The macOS fixes for Spice-GTK are in. I still need a special environment, which looks like:

#!/bin/sh
export PATH=$PATH:/usr/local/Cellar/gettext/0.19.8.1/bin
export CFLAGS="-ObjC -g"
export CXXFLAGS=" -g"
export CPPFLAGS="-I/usr/local/opt/jpeg-turbo/include -I/usr/local/include -I/usr/local/Cellar/openssl/1.0.2j/include"
export LDFLAGS="-g -L/usr/local/opt/jpeg-turbo/lib -L/usr/local/lib -L/usr/local/Cellar/openssl/1.0.2j/lib"
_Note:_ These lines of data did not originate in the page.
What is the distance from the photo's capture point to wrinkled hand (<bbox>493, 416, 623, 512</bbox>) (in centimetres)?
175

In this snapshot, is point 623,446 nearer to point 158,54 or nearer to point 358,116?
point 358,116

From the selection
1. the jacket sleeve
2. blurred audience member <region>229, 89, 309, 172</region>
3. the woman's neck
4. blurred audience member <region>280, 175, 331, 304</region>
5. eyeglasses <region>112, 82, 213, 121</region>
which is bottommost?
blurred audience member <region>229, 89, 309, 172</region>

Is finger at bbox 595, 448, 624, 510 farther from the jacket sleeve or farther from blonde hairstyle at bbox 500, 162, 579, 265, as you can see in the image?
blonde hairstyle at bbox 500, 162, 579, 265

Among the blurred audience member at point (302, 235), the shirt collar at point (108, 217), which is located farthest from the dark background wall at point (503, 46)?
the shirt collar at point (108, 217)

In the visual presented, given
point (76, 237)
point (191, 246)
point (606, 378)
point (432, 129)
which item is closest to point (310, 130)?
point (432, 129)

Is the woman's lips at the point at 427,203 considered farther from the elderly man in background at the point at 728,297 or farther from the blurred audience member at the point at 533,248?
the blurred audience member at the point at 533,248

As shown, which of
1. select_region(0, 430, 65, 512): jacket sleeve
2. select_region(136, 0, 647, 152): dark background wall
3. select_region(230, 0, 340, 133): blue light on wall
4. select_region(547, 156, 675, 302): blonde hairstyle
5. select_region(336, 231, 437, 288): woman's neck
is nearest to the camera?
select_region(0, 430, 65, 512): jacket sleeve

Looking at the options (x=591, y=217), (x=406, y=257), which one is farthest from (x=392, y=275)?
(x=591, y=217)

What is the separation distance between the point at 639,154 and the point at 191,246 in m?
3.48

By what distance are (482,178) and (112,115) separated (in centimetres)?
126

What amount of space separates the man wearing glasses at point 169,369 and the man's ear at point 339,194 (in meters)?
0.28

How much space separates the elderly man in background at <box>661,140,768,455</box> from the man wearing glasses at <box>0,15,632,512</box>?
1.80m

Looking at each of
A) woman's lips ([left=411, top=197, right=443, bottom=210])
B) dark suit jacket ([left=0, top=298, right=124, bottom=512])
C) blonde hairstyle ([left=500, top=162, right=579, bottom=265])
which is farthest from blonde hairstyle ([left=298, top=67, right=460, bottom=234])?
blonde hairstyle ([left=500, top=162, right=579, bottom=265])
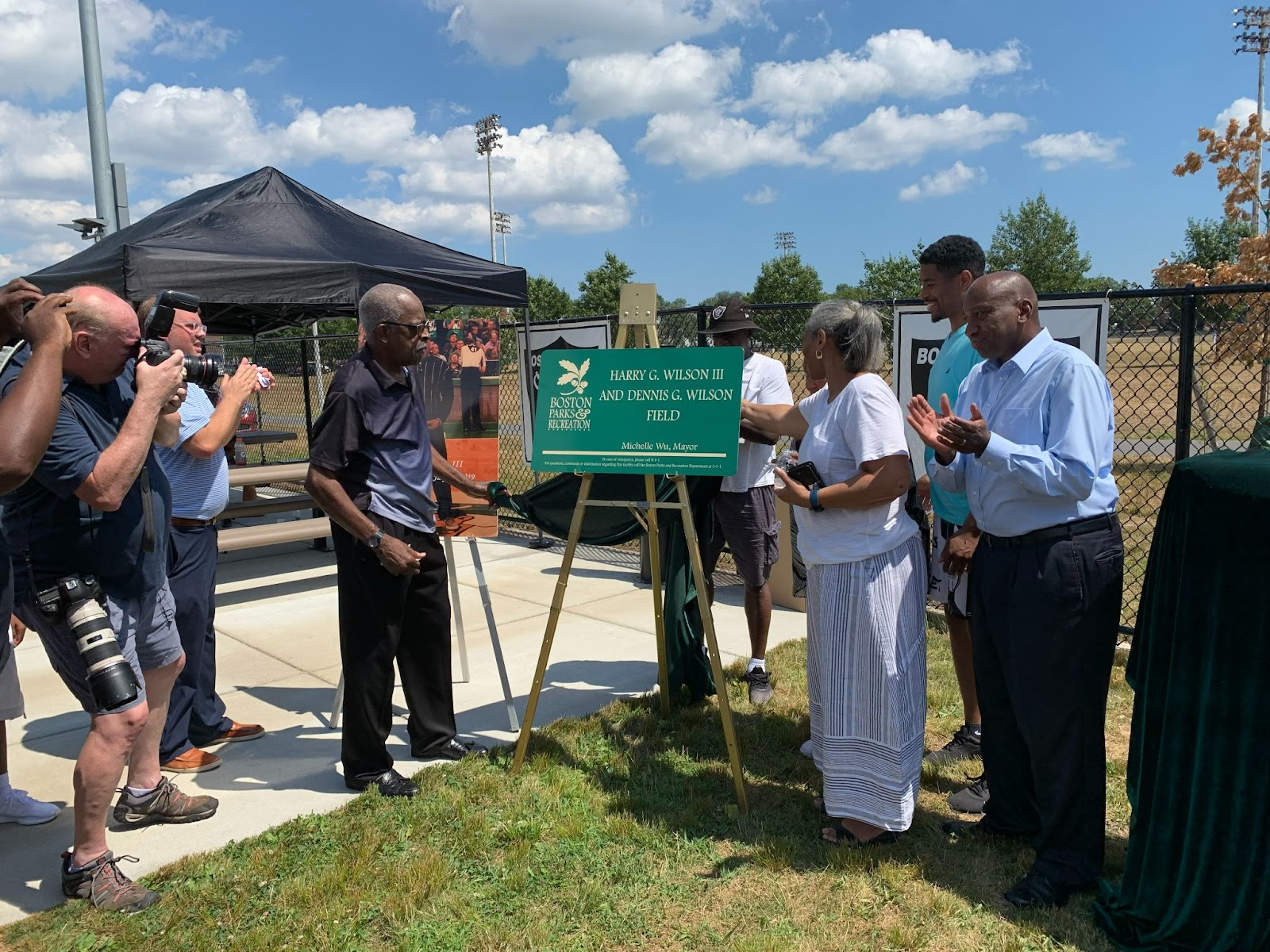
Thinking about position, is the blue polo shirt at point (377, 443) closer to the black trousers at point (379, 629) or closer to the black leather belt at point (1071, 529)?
the black trousers at point (379, 629)

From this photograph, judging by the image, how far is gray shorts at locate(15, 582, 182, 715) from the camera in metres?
2.88

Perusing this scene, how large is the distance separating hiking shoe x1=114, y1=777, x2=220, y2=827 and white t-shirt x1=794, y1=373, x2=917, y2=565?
271 cm

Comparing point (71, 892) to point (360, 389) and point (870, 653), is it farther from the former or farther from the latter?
point (870, 653)

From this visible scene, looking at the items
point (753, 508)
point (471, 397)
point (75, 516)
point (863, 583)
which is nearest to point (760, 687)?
point (753, 508)

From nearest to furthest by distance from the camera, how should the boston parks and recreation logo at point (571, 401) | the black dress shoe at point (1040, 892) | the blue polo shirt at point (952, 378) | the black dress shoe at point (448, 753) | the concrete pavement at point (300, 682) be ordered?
1. the black dress shoe at point (1040, 892)
2. the concrete pavement at point (300, 682)
3. the blue polo shirt at point (952, 378)
4. the boston parks and recreation logo at point (571, 401)
5. the black dress shoe at point (448, 753)

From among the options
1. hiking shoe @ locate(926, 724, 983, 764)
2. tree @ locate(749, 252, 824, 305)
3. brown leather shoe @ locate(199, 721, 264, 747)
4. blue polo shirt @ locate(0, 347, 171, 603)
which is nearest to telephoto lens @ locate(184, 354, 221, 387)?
blue polo shirt @ locate(0, 347, 171, 603)

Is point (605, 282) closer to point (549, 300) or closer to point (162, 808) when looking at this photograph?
point (549, 300)

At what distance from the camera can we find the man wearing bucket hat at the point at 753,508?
4.70 meters

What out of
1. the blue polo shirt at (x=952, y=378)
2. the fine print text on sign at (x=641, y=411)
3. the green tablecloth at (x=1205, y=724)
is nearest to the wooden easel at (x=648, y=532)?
the fine print text on sign at (x=641, y=411)

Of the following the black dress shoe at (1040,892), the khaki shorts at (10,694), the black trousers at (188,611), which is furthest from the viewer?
the black trousers at (188,611)

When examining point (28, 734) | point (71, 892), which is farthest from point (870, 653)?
point (28, 734)

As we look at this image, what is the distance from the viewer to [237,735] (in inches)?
175

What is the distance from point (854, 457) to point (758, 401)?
1.72 meters

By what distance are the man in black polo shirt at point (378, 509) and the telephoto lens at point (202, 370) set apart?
0.43 m
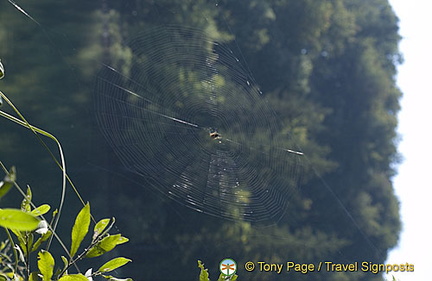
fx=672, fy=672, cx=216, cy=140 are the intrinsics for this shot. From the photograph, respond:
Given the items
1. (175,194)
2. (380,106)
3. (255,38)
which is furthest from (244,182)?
(380,106)

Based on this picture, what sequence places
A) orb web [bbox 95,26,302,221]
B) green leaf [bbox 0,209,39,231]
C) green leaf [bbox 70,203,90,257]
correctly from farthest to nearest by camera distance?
orb web [bbox 95,26,302,221]
green leaf [bbox 70,203,90,257]
green leaf [bbox 0,209,39,231]

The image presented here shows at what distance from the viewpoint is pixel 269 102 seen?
165 inches

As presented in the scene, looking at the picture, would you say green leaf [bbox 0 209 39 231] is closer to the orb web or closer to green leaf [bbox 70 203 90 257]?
green leaf [bbox 70 203 90 257]

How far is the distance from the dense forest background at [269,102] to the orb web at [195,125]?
0.09m

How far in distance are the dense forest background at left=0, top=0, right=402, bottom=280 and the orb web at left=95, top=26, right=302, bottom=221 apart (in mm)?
86

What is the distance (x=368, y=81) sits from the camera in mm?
4973

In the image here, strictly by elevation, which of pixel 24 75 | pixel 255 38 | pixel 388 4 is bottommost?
pixel 24 75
Christophe Fergeau and I discussed to see if there is a better way to do this. For example, the -ObjC option derives from an error building vncdisplaykeymap.c without it:

In file included from vncdisplaykeymap.c:95:
In file included from /usr/local/Cellar/gtk+3/3.22.7/include/gtk-3.0/gdk/gdkquartz.h:23:
In file included from /Applications/Xcode.app/Contents/Developer/Platforms/MacOSX.platform/Developer/SDKs/MacOSX10.12.sdk/System/Library/Frameworks/AppKit.framework/Headers/AppKit.h:10:
In file included from /Applications/Xcode.app/Contents/Developer/Platforms/MacOSX.platform/Developer/SDKs/MacOSX10.12.sdk/System/Library/Frameworks/Foundation.framework/Headers/Foundation.h:8:
/Applications/Xcode.app/Contents/Developer/Platforms/MacOSX.platform/Developer/SDKs/MacOSX10.12.sdk/System/Library/Frameworks/Foundation.framework/Headers/NSObjCRuntime.h:492:1: error:
      expected identifier or '('
@class NSString, Protocol;
^

Arguably, that can be interpreted either as:

  • an issue with using a .c extension for code that depends on Objective-C in vncdisplaykeymap.c. So maybe the Cocoa-dependent code in the macOS version should be placed in some vncdisplaykeymap.m file.
  • or an issue with the .pc files for gtk. If the intent is that file <gdk/gdkquartz.h> can be included from a C source code, then that should be reflected by pkg-config --cflags:
    % pkg-config --cflags --libs gtk+-3.0
    

    -D_REENTRANT -I/usr/local/Cellar/gtk+3/3.22.7/include/gtk-3.0 -I/usr/local/Cellar/glib/2.52.2/include/gio-unix-2.0/ -I/usr/local/Cellar/cairo/1.14.8/include/cairo -I/usr/local/Cellar/libepoxy/1.3.1/include -I/usr/local/Cellar/pango/1.40.3/include/pango-1.0 -I/usr/local/Cellar/harfbuzz/1.4.1/include/harfbuzz -I/usr/local/Cellar/pango/1.40.3/include/pango-1.0 -I/usr/local/Cellar/atk/2.22.0/include/atk-1.0 -I/usr/local/Cellar/cairo/1.14.8/include/cairo -I/usr/local/Cellar/pixman/0.34.0/include/pixman-1 -I/usr/local/Cellar/fontconfig/2.12.1_2/include -I/usr/local/opt/freetype/include/freetype2 -I/usr/local/Cellar/libpng/1.6.29/include/libpng16 -I/usr/local/Cellar/gdk-pixbuf/2.36.6/include/gdk-pixbuf-2.0 -I/usr/local/Cellar/libpng/1.6.29/include/libpng16 -I/usr/local/Cellar/glib/2.52.2/include/glib-2.0 -I/usr/local/Cellar/glib/2.52.2/lib/glib-2.0/include -I/usr/local/opt/gettext/include -I/usr/local/Cellar/pcre/8.40/include -L/usr/local/Cellar/gtk+3/3.22.7/lib -L/usr/local/Cellar/pango/1.40.3/lib -L/usr/local/Cellar/atk/2.22.0/lib -L/usr/local/Cellar/cairo/1.14.8/lib -L/usr/local/Cellar/gdk-pixbuf/2.36.6/lib -L/usr/local/Cellar/glib/2.52.2/lib -L/usr/local/opt/gettext/lib -lgtk-3 -lgdk-3 -lpangocairo-1.0 -lpango-1.0 -latk-1.0 -lcairo-gobject -lcairo -lgdk_pixbuf-2.0 -lgio-2.0 -lgobject-2.0 -lglib-2.0 -lintl -Wl,-framework -Wl,CoreFoundation

Christophe will ask the maintainers of gtk-osx.